给定指令 1
根据下面的阅读节选,健康检查接入点映射到哪个路径?

阅读节选

第六节:health check
原文地址
转载请注明原文及翻译地址
当我们的微服务越来越复杂,让docker swarm知道我们的服务运行良好与否很重要.下面我们来看一下如何查看服务运行状况.
例如,我们的accountservice服务将没用如果不能 服务http或者链接数据库.
最好的办法就是提供一个healthcheck接入点.我们基于http,所以映射到/health,如果运行良好,返回http 200同事一些解释什么是良好的信息.如果有问题,非http 200返回,并解释哪里不好.有人认为都应该返回200,之后返回错误信息.我同意,但是这个简单例子中,我会用非200返回.
代码
一样,你可以直接branch到这部分
git checkout P6
加入BoltDB的检查
我们的服务如果不能连接database将没有用,因此我们加入函数 Check()
type IBoltClient interface {b OpenBoltDb() QueryAccount(accountId string) (model.Account,error) Seed() Check() bool //new }
这个函数可能很简单,但是足够了,他将根据BoltDb能否连接而返回true/false.
func (bc *BoltClient) Check() bool { return bc.boltDB != nil }
mocked代码在mackclient.go遵从stretchr/testify的形式
func (m *MockBoltClient) Check() bool { args := m.Mock.Called() return args.Get(0).(bool)

给定指令 2
请列出下方清单中所有含有“meters”一词的行。

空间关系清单
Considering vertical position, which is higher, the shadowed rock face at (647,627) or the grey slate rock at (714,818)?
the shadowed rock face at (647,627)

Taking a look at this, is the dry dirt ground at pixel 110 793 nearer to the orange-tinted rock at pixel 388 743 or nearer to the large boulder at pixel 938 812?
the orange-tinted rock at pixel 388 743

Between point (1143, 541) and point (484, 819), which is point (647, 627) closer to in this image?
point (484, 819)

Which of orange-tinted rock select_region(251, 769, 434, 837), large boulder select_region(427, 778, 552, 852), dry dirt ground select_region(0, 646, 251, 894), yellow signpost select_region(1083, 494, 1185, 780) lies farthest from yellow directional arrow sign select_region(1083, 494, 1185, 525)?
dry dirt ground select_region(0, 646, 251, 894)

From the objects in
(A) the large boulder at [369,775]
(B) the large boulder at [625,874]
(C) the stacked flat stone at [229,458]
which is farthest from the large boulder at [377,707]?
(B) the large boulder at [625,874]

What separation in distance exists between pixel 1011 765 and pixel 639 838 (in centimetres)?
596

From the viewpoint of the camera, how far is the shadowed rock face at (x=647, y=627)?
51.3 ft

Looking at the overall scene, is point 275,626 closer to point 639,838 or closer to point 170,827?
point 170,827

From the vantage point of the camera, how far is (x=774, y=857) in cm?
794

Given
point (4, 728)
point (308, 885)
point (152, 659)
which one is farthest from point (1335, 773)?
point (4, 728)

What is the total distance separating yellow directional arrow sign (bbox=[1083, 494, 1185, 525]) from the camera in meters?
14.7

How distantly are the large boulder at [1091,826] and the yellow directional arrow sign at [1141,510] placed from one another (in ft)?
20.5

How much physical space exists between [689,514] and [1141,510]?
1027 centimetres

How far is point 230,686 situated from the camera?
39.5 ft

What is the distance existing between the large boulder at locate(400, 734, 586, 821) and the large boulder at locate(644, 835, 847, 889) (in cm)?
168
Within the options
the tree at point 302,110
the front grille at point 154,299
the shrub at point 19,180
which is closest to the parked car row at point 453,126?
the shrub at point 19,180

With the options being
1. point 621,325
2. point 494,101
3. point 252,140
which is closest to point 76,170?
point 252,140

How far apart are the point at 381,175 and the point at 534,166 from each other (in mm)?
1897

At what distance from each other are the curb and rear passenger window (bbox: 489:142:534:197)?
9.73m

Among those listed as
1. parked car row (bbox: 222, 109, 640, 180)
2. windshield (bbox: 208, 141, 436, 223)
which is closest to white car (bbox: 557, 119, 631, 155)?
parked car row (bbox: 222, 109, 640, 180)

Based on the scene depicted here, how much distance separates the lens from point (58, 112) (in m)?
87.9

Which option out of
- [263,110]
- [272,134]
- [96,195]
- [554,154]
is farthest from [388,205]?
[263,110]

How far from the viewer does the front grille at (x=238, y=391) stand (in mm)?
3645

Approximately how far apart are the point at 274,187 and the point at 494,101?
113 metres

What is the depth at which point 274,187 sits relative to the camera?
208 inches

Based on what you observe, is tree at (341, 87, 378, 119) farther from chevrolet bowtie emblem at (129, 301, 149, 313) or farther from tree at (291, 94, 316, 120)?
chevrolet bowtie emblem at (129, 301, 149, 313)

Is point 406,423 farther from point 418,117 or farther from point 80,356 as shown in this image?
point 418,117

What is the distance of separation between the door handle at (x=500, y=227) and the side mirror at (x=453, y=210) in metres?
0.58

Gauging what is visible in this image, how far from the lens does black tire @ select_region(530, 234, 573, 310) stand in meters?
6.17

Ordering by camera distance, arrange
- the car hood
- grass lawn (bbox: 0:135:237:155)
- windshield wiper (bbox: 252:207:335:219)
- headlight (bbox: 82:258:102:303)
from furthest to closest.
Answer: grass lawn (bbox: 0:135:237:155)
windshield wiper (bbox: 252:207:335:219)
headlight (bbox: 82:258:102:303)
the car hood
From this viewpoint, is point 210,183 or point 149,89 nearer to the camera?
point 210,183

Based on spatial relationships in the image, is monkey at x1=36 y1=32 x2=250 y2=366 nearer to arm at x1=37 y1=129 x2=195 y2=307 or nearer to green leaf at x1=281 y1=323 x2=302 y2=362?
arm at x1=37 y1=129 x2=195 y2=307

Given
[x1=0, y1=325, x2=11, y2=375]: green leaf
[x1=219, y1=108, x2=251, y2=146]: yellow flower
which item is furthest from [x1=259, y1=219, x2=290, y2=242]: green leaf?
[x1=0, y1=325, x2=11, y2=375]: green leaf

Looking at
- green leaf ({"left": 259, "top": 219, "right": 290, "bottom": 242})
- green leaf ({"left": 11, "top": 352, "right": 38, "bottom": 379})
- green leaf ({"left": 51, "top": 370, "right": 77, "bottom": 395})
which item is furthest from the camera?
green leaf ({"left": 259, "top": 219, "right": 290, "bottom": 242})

书面回答 1
/health

书面回答 2
What is the total distance separating yellow directional arrow sign (bbox=[1083, 494, 1185, 525]) from the camera in meters?
Gauging what is visible in this image, how far from the lens does black tire @ select_region(530, 234, 573, 310) stand in meters?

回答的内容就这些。